Incidently, I don't really understand why realistic BB or airsoft guns are supposed to be soo dangerous that there are all these kinds of laws against them, when you can just buy a proper shooter with little to no oversight in most places in the US. It feels very much like cargo cult policing, "since the NRA won't allow us to tackle the real problem of guns, let's concentrate on the fake guns instead".

You can't buy an actual firearm (legally) in the US unless you are at least 18 (and 21 for handgun). You can't hardly buy one at all in New York City (and only a little easier in the rest of the state), regardless of age. Private sales have long been illegal in NY as well. And despite what propaganda you hear, most of the private sellers are very scrupulous and won't sell to someone who is obviously underage/impaired/weird about it. Getting an air rifle or airsoft (not air powered-spring powered) gun is way, way easier anywhere in the US. For one, no background check is required anywhere that I know of.

Which isn't to say it is impossible to get a gun if you want to (and aren't legally allowed to)-it just isn't going to be through normal channels.
posted by bartonlong at 12:16 PM on March 17, 2015 [2 favorites]


Instead I use "don't call the cops unless you're prepared for someone to get shot."

▶ _Written tasks_
(1) From the comment on gun laws, quote the passage starting with "You can't buy" and going on through "through normal channels.".
(2) Answer these from the comment on gun laws:
(a) What minimum age does it give for legally buying a handgun in the US?
(b) What does it say is not required anywhere the writer knows of for getting an air rifle or airsoft gun?
(c) At what time and on what date was the part signed by bartonlong posted?

▶ _Material_
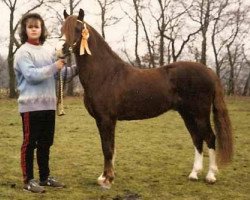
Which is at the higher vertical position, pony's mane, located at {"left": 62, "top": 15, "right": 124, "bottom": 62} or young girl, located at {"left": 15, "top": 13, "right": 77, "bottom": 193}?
pony's mane, located at {"left": 62, "top": 15, "right": 124, "bottom": 62}

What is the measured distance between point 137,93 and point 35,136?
56.6 inches

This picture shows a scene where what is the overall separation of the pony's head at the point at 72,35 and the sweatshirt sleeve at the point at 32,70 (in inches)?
9.8

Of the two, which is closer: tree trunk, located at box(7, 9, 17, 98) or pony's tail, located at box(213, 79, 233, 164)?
pony's tail, located at box(213, 79, 233, 164)

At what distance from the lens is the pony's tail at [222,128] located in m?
5.77

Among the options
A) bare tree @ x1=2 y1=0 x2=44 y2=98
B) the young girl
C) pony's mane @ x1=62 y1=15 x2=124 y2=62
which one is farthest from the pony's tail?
bare tree @ x1=2 y1=0 x2=44 y2=98

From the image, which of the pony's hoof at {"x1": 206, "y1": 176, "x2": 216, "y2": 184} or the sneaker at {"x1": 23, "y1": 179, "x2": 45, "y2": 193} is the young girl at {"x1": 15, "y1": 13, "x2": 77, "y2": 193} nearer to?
the sneaker at {"x1": 23, "y1": 179, "x2": 45, "y2": 193}

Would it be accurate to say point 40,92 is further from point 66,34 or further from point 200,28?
point 200,28

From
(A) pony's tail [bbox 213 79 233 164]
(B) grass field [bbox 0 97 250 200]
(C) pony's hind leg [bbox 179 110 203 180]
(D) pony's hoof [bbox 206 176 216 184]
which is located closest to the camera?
(B) grass field [bbox 0 97 250 200]

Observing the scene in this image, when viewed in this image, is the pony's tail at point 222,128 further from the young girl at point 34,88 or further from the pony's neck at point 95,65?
the young girl at point 34,88

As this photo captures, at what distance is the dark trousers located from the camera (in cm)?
495

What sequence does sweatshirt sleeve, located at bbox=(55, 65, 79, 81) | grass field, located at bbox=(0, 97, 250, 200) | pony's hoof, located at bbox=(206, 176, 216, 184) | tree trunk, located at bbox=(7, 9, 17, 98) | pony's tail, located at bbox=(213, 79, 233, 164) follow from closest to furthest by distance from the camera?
grass field, located at bbox=(0, 97, 250, 200), sweatshirt sleeve, located at bbox=(55, 65, 79, 81), pony's hoof, located at bbox=(206, 176, 216, 184), pony's tail, located at bbox=(213, 79, 233, 164), tree trunk, located at bbox=(7, 9, 17, 98)

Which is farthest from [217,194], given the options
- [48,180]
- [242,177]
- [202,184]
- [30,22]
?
[30,22]

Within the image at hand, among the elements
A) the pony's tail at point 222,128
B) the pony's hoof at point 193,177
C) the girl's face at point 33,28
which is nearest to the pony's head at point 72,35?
the girl's face at point 33,28

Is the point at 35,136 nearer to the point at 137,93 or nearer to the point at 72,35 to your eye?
the point at 72,35
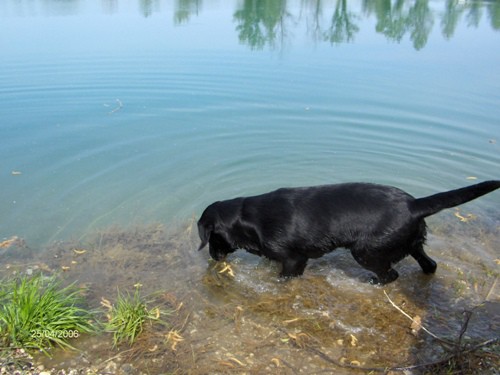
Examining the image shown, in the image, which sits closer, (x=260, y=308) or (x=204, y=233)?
(x=260, y=308)

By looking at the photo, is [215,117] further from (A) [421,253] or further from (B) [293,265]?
(A) [421,253]

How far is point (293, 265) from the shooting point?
4.68 metres

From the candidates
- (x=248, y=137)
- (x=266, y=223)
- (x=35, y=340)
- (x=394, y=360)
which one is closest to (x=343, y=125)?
(x=248, y=137)

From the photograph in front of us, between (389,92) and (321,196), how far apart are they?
7091mm

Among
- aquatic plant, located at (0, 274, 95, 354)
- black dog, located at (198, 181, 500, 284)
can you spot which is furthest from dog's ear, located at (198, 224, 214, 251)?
aquatic plant, located at (0, 274, 95, 354)

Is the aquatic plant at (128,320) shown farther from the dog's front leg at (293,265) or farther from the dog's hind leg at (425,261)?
the dog's hind leg at (425,261)

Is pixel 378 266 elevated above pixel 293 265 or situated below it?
above

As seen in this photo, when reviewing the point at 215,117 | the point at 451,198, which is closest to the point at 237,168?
the point at 215,117

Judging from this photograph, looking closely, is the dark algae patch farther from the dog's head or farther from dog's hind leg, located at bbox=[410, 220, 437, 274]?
the dog's head

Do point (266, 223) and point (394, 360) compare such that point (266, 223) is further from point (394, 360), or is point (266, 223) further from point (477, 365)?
point (477, 365)

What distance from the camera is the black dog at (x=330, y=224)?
4.13 m

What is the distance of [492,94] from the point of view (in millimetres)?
10523

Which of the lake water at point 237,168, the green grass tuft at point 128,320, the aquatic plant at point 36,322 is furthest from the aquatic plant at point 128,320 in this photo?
the aquatic plant at point 36,322

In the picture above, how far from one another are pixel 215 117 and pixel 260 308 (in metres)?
5.51
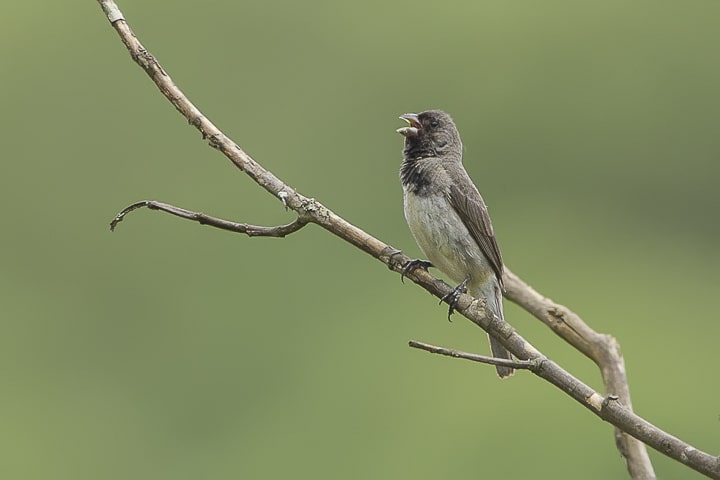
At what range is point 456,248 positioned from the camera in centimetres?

▶ _Solutions for each task_
(1)
You can't buy an actual firearm (legally) in the US unless you are at least 18 (and 21 for handgun). You can't hardly buy one at all in New York City (and only a little easier in the rest of the state), regardless of age. Private sales have long been illegal in NY as well. And despite what propaganda you hear, most of the private sellers are very scrupulous and won't sell to someone who is obviously underage/impaired/weird about it. Getting an air rifle or airsoft (not air powered-spring powered) gun is way, way easier anywhere in the US. For one, no background check is required anywhere that I know of.

Which isn't to say it is impossible to get a gun if you want to (and aren't legally allowed to)-it just isn't going to be through normal channels.

(2)
(a) 21
(b) A background check
(c) 12:16 PM on March 17, 2015